We request that the policyholder or legal representative fully complete the Policyholder Claim Form and the “Authorization For Use of Health-Related Information.” The policyholder or legal representative should also complete the “Authorization for Disclosure of Health-Related Information,” if you want to authorize us to speak to anyone other than the policyholder about this claim. Be sure to return these documents to us at the same time.

What is a Continued Monthly Residence (CMR) Form?

A Continued Monthly Residence form is a required part of the monthly claim submission and must be completed thoroughly by facility staff.

What is a Direction to Pay form?

A Direction to Pay form allows us to pay your care provider directly. This is not a permanent assignment of policy benefits; you have the right to change your mind at any time in the future. This form is only required if you would like us to send any payable benefits directly to your provider. In order to assign benefits, please be advised that we will only accept the Direction to Pay form. In addition, your provider must send us a completed W-9 form (required by the IRS).
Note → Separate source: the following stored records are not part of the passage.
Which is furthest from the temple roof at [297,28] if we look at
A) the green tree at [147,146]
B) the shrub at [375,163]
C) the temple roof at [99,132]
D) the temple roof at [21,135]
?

Where can I get more claim forms?

More claim forms can be downloaded here; or you can call our Customer Service team to obtain forms through the mail.

Who can answer questions or concerns about the status of a claim or the claim process?

Our Customer Service Representatives will be happy to clarify policy benefits and explain the claim process, although some privacy regulations may apply. If you have questions regarding a claim, please contact us at the telephone number listed on the bottom of each claim form.

Where should I send the completed claim forms?

Our mailing address and fax number are located on the bottom of each claim form and on the initial claim checklist.